▸ **Your task**
Reproduce the listing with each "farthest" replaced by "furthest" and everything else unchanged. Leave the pictures out.

▸ **Extracted records**

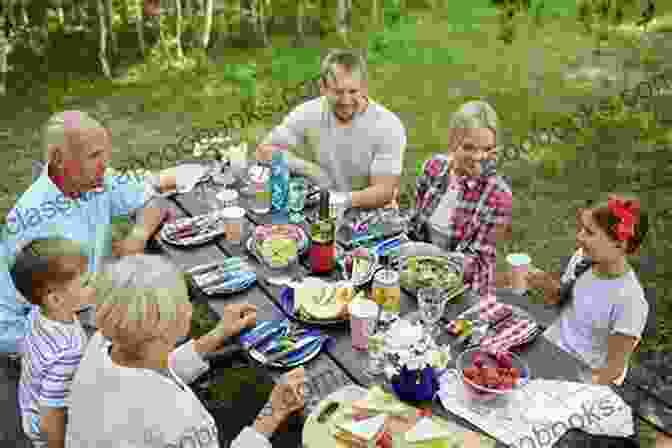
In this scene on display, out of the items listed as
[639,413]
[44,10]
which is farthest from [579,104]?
[44,10]

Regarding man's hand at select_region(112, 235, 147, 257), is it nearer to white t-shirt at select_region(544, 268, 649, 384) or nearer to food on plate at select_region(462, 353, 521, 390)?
food on plate at select_region(462, 353, 521, 390)

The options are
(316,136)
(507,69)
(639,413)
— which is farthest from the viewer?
(507,69)

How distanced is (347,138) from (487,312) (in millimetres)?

▸ **Output for this task**
In this scene on display, out of the items listed as
[639,413]
[44,10]
which is furthest from [579,104]?
[44,10]

Regarding man's hand at select_region(112, 235, 147, 257), is it nearer to white t-shirt at select_region(544, 268, 649, 384) or nearer to food on plate at select_region(462, 353, 521, 390)?
food on plate at select_region(462, 353, 521, 390)

The options are
(316,136)
(507,69)
(639,413)
— which is furthest from the viewer?
(507,69)

How distanced is (347,138) from (487,312) (in millimetres)?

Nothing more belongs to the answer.